The right knee was not right in spring training. It is Spencer's back leg. He could not plant. He had been told it would take him a full year to recover. Spencer was sure he could do it faster. He had wasted enough time in his career already. But he was not ready. The Yankees decided Soriano, the kind of phenom who had always passed Spencer by, was going to be the left fielder, ready or not. Then Soriano switched with Knoblauch. The Yankees moved on. Spencer moved back to Columbus.
When he started playing, he didn't get a hit in his first 20 trips to the plate. He is doing better now. He says the home runs will come.
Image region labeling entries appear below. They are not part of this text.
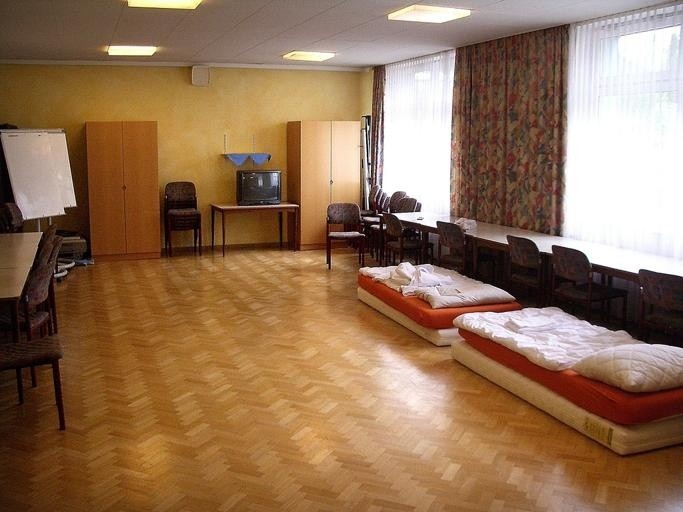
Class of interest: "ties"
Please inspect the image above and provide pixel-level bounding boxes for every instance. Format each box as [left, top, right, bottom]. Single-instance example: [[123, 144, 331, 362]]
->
[[236, 169, 282, 205]]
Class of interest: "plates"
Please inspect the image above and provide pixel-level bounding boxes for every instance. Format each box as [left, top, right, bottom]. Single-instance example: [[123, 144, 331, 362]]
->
[[86, 120, 161, 260], [286, 120, 361, 250]]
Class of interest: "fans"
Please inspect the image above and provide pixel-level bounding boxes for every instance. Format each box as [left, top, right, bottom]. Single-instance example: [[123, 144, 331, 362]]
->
[[0, 127, 78, 221]]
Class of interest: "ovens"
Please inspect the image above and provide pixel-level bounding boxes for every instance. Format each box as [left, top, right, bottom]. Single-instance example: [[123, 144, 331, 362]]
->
[[356, 262, 524, 348]]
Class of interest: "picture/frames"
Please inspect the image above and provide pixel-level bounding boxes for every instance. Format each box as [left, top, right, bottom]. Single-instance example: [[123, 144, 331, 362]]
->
[[638, 266, 682, 344], [552, 244, 629, 327], [210, 201, 300, 257], [378, 211, 683, 324], [437, 219, 496, 280], [506, 233, 546, 306]]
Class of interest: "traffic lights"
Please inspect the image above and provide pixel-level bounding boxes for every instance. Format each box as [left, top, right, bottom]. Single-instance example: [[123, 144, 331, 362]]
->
[[448, 306, 682, 455], [414, 281, 517, 309], [569, 343, 683, 392]]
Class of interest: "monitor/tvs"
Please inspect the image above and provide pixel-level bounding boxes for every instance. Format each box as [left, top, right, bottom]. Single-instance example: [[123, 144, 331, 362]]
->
[[55, 230, 82, 241]]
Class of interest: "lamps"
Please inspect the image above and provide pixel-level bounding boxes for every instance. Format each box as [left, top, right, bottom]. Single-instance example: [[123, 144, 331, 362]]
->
[[165, 181, 203, 257], [0, 223, 68, 432], [350, 185, 433, 266], [382, 213, 433, 264], [326, 203, 365, 270]]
He is just happy to be playing ball again, even if it is a long way from the Stadium.
"Today's the best day I've felt," Spencer said on Tuesday, after resting the knee the day before. "I'm getting myself into game shape."
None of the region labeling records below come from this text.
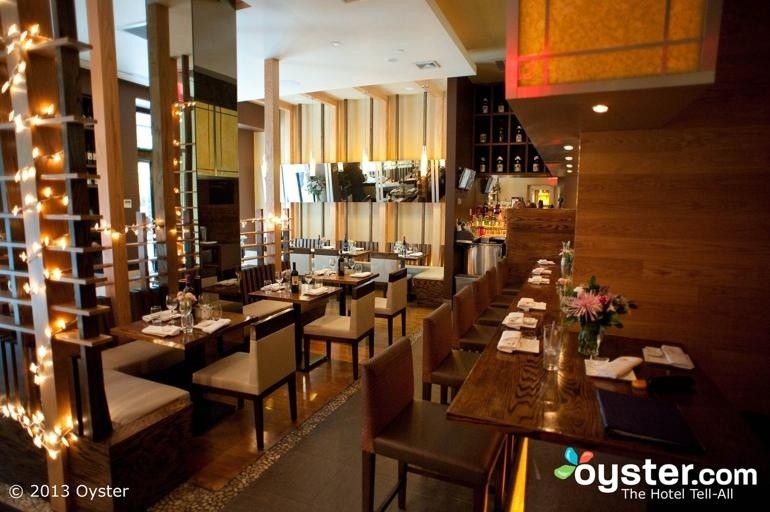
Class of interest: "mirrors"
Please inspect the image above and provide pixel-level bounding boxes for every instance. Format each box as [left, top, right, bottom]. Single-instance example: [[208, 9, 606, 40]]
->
[[279, 156, 447, 204], [198, 178, 242, 280], [168, 0, 195, 103], [193, 1, 238, 111]]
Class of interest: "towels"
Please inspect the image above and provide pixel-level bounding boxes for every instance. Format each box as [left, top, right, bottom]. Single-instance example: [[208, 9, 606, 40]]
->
[[497, 257, 550, 356], [141, 309, 177, 322], [140, 324, 180, 336], [203, 317, 231, 336], [591, 341, 692, 380]]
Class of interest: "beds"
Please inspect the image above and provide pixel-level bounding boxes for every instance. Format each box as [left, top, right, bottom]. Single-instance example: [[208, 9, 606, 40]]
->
[[110, 306, 258, 440]]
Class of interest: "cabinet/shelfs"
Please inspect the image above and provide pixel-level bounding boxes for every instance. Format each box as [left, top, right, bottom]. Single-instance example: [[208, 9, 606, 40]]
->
[[473, 83, 554, 178]]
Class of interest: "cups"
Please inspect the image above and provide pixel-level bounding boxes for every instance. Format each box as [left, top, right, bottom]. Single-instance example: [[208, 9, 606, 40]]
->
[[150, 304, 223, 334], [264, 279, 273, 297], [413, 244, 419, 254], [542, 323, 562, 372]]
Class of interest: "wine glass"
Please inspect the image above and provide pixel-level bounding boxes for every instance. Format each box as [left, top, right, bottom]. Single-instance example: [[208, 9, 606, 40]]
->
[[198, 291, 211, 327], [164, 293, 180, 330], [305, 256, 363, 296], [275, 269, 285, 294]]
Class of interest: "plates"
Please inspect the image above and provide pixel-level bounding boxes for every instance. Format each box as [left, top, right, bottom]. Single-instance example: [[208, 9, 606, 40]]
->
[[642, 347, 694, 370], [393, 249, 404, 254], [410, 252, 424, 257], [499, 260, 557, 354], [584, 358, 639, 383], [352, 246, 365, 251]]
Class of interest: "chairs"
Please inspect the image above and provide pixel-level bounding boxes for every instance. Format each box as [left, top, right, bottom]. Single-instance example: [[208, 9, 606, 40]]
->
[[192, 237, 522, 512]]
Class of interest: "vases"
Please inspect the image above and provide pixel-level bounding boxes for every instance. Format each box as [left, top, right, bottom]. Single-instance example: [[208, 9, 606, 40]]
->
[[560, 256, 570, 278], [180, 309, 194, 334], [575, 320, 605, 357]]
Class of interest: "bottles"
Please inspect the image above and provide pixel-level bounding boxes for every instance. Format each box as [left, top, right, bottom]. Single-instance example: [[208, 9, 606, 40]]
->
[[477, 90, 541, 172], [343, 233, 350, 251], [465, 204, 506, 238], [290, 261, 300, 294], [337, 249, 346, 277], [182, 273, 195, 299], [402, 235, 407, 257], [317, 234, 322, 248]]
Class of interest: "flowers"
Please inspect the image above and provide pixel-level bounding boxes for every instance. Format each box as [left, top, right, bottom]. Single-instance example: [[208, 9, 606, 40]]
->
[[557, 239, 576, 257], [561, 273, 638, 329], [176, 290, 196, 311], [305, 173, 326, 199]]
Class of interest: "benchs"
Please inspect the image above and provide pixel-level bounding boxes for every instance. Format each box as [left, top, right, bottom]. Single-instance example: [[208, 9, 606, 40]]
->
[[1, 338, 186, 511]]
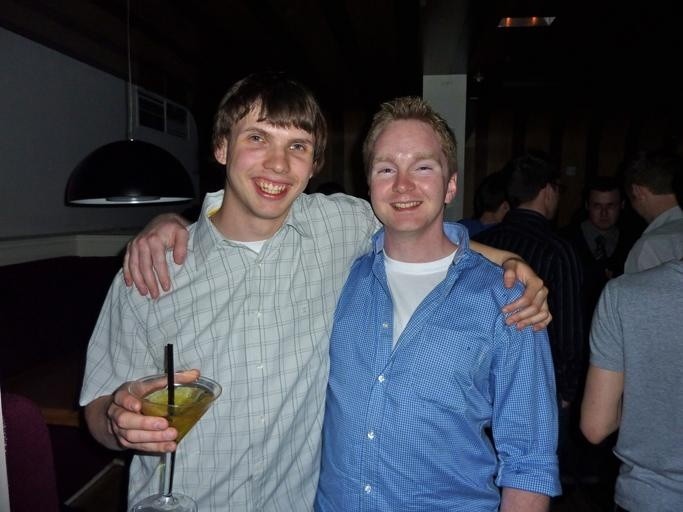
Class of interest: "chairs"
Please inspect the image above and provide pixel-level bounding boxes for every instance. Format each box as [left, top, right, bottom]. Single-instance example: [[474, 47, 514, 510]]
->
[[0, 388, 125, 512]]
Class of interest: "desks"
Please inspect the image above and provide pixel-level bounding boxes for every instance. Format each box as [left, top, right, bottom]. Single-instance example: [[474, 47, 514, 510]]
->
[[2, 357, 86, 426]]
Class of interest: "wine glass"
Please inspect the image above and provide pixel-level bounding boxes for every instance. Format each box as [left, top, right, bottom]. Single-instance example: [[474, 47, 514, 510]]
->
[[126, 372, 222, 511]]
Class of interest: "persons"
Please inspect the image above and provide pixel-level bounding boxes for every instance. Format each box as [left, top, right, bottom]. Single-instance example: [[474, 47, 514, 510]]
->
[[574, 170, 641, 300], [121, 96, 563, 512], [580, 161, 682, 511], [78, 72, 554, 512], [470, 144, 595, 408], [457, 171, 512, 237], [624, 149, 683, 275]]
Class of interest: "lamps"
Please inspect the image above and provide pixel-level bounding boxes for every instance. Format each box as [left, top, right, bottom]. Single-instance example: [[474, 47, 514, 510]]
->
[[63, 0, 195, 207]]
He paused, and in the background you could hear voices in the Clippers clubhouse as the baseball day, another in the minors for Shane Spencer, began in the late afternoon.
"I'm a realist," he said. "I know the Yankees are winning. I know this isn't gonna be easy. Nothing ever was for me. I just tell myself I'm gonna come back stronger and better. I look down the road and see myself back in a Yankee uniform. That's all I want, to be healthy and to be a Yankee again. And if that doesn't happen, I just want to be healthy."
He spent all those years in the minors, an organizational player waiting his turn. Spencer had to wonder if the game was passing him by. Now he has to wonder if it is happening to him again. Maybe he already knows. Either way, he waits his turn again.